You are viewing a plain text version of this content. The canonical link for it is here.
Posted to users@nifi.apache.org by "Greene (US), Geoffrey N" <ge...@boeing.com> on 2021/04/22 18:08:49 UTC

Some retry flowfile questions

We have a rest endpoint that is "unreliable". It works sometimes.
When it doesn't work, the solution seems to be to sleep for awhile, then try again

So I put in a retry processor:

http processor    <-  Retry
   |      \             ^
Success  Failure  -----|

So far, so good, that loop works.  But how do I handle the slow down?
Does the penalty / yield go on the retry? Or on the http?  Whats the difference?  How do I know if I should YIELD or impose a penalty? I'm not sure I understand the differences here

Thanks
Geoff





RE: Some retry flowfile questions

Posted by Tomislav Novosel <to...@clearpeaks.com>.
Hi Harald, Mark,

I asked about RetryFlowfile the other day and its potential danger, but no answer yet.
My question was not referred to penalty and yield really, but just to make consideration about it.

@Harald, if on this Retry in your schema you are using RetryFlowfile processor, there can be sooner or later
potential of deadlock if you are having a lot of files going through this point in your flow.

Imagine there is big number of flowfiles and that “unreliable” endpoint you mentioned is sleeping
for a while, all the flowfiles are going to failure relationship and after sometime(depends how you configured
number of retries in RetryFlowfile processor) files are going to retry relationship to retry endpoint again.

If both of that relationships are full to the backpressure threshold, there will deadlock
and even if that endpoint wakes up, NiFi will not try it.

Related to your “slow down” question, in RetryFlowFile there is an option to penalize flowfiles before sending
to retry relationship.

Thanks,
Regards,
Tom

From: Dobbernack, Harald (Key-Work) <ha...@key-work.de>
Sent: 23 April 2021 09:50
To: users@nifi.apache.org
Subject: AW: Some retry flowfile questions

Mark, thank you so much for this great explanation!
Harald

Von: Mark Payne <ma...@hotmail.com>>
Gesendet: Donnerstag, 22. April 2021 22:32
An: users@nifi.apache.org<ma...@nifi.apache.org>
Betreff: Re: Some retry flowfile questions

Geoff,

The difference between penalization and yielding is whether the failure is data-dependent or not.
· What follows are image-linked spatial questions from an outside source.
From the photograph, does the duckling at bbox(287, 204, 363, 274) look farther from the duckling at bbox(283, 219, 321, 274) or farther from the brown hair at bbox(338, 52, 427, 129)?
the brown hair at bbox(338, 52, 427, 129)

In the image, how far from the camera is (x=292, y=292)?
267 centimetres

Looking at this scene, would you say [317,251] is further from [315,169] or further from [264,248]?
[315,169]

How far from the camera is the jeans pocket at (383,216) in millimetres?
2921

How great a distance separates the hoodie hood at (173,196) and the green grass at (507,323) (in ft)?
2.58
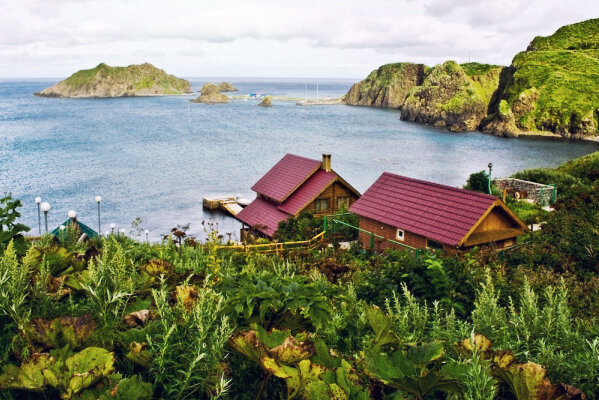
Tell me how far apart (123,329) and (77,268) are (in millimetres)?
1931

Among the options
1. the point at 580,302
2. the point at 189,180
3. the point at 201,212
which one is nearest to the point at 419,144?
the point at 189,180

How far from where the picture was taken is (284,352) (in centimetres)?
345

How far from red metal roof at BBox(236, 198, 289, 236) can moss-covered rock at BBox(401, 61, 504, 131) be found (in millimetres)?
100371

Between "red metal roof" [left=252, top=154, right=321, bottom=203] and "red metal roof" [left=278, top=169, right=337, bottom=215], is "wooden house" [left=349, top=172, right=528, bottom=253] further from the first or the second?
"red metal roof" [left=252, top=154, right=321, bottom=203]

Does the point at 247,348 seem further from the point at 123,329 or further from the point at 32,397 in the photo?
the point at 32,397

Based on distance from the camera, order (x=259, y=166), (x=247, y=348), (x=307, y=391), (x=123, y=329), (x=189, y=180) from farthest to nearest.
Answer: (x=259, y=166) < (x=189, y=180) < (x=123, y=329) < (x=247, y=348) < (x=307, y=391)

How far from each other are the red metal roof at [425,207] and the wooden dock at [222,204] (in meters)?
26.2

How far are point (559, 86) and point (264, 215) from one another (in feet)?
363

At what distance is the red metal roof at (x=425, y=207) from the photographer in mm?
22344

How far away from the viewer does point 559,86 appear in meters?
121

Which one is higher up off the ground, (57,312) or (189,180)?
(57,312)

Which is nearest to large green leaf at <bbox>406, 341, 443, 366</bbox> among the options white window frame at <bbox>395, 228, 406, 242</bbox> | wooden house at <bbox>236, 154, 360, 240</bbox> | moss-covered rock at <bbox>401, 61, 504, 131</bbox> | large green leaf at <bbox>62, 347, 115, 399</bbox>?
large green leaf at <bbox>62, 347, 115, 399</bbox>

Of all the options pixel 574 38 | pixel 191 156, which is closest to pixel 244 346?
pixel 191 156

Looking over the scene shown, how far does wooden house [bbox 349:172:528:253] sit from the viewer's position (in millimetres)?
A: 22203
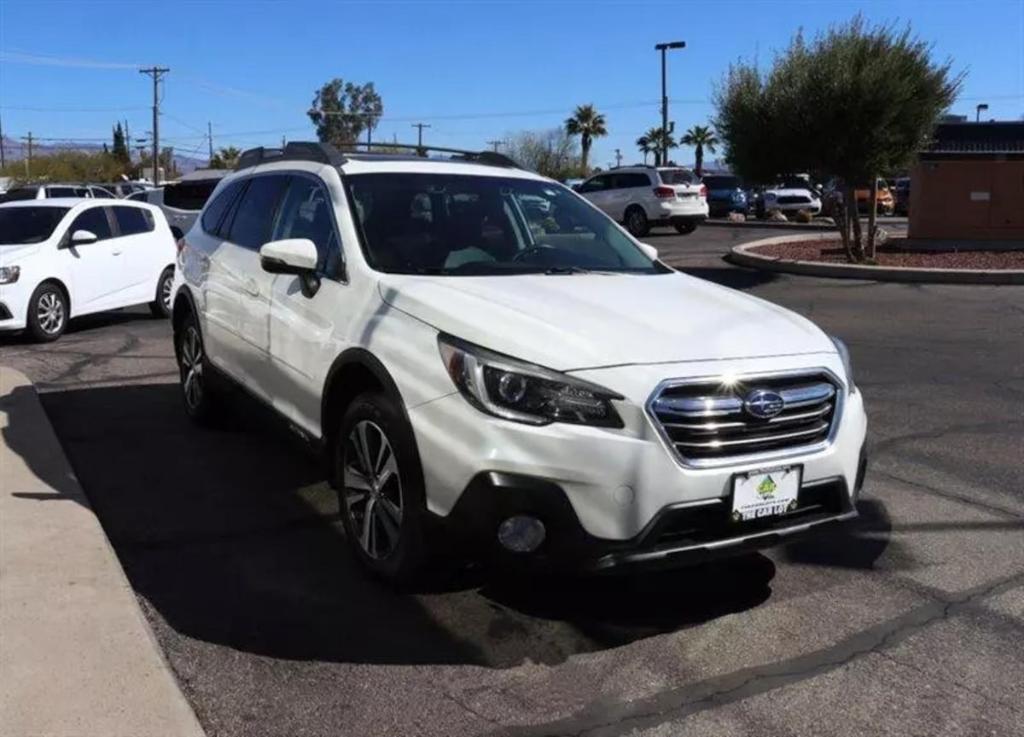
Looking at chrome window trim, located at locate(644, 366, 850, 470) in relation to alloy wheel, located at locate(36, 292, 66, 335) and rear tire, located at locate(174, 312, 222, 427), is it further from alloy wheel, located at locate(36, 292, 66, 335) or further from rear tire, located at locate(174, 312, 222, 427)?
alloy wheel, located at locate(36, 292, 66, 335)

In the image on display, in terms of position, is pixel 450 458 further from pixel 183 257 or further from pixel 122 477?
pixel 183 257

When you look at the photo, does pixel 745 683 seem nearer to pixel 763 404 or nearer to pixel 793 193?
pixel 763 404

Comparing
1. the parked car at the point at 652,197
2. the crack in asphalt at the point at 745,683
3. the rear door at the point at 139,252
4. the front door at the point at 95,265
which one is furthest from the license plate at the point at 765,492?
the parked car at the point at 652,197

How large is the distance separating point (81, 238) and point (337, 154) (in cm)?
765

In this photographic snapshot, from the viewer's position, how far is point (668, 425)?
3428mm

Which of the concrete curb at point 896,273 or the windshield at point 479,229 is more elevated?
the windshield at point 479,229

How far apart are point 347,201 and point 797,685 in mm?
2890

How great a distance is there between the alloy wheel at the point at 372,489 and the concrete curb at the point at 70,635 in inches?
36.5

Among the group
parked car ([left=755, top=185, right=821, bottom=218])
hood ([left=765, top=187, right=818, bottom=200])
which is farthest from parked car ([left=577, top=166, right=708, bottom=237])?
hood ([left=765, top=187, right=818, bottom=200])

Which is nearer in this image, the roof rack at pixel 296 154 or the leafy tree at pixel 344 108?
the roof rack at pixel 296 154

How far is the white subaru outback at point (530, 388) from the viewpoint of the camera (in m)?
3.39

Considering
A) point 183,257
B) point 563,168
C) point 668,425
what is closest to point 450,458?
point 668,425

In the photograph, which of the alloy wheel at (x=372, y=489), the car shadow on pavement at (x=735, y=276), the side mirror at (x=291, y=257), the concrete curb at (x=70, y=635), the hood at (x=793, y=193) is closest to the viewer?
the concrete curb at (x=70, y=635)

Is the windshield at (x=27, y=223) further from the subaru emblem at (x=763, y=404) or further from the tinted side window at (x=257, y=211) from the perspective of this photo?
the subaru emblem at (x=763, y=404)
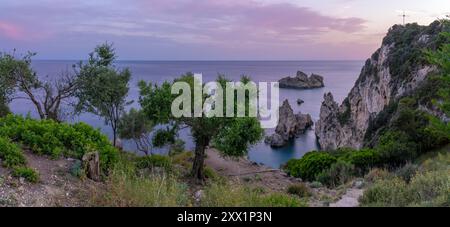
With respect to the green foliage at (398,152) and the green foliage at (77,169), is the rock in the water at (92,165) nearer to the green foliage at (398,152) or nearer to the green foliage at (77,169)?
the green foliage at (77,169)

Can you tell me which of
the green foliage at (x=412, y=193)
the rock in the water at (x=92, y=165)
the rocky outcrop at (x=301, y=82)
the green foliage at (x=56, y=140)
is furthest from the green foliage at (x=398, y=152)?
the rocky outcrop at (x=301, y=82)

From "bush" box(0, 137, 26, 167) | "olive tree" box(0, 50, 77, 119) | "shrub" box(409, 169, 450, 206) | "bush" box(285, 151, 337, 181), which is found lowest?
"bush" box(285, 151, 337, 181)

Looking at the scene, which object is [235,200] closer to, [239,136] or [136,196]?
[136,196]

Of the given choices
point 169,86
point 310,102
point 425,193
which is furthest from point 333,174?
point 310,102

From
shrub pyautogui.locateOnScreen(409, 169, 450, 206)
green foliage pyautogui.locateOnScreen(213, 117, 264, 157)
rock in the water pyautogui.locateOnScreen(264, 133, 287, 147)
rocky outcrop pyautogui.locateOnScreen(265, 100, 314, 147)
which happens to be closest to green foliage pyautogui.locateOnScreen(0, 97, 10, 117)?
green foliage pyautogui.locateOnScreen(213, 117, 264, 157)

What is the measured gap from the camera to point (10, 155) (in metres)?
8.04

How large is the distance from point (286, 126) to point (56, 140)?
79322 mm

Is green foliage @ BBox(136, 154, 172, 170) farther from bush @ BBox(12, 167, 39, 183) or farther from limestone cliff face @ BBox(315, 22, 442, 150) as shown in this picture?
limestone cliff face @ BBox(315, 22, 442, 150)

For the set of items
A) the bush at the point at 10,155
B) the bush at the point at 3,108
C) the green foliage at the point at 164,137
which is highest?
the bush at the point at 10,155

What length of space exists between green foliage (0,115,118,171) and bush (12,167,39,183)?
1.42m

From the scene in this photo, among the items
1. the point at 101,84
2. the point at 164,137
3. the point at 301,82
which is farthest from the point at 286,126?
the point at 164,137

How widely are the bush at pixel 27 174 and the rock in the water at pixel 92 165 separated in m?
1.12

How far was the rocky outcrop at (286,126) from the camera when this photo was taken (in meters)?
79.8

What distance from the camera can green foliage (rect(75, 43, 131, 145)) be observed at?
71.5ft
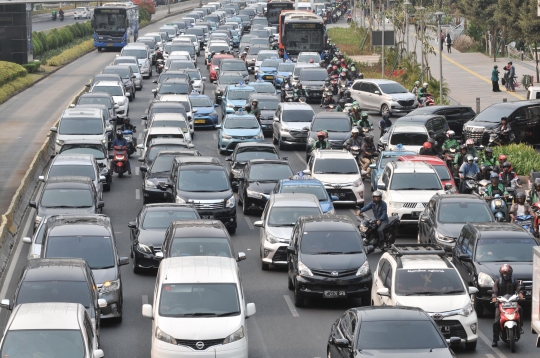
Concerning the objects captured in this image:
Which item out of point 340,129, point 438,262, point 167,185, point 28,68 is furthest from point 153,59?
point 438,262

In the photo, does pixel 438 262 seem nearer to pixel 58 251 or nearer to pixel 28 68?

So, an easy way to think about this is to consider a scenario where you have a simple flow: GetFTP -> PutFTP.
Something else is picking up data from the FTP server that you’re putting to.

You know that sometimes the data will already exist with the same name, but you don’t want to overwrite it because it’s likely to actually be different data with a conflicting filename.
So you want to wait a while and try to push that file again. In the meantime, you want to continue pushing other files to the FTP server.
In this case, the processor would penalize that FlowFile so that it can continue working on other data.

On the other hand, if PutFTP were to get a connection failure, it’s not even able to connect to that FTP server, then it doesn’t make sense to penalize that FlowFile and move onto the next one and try to push it. It can’t connect, so it can’t make progress regardless of what data it has.
In this case, the processor should yield.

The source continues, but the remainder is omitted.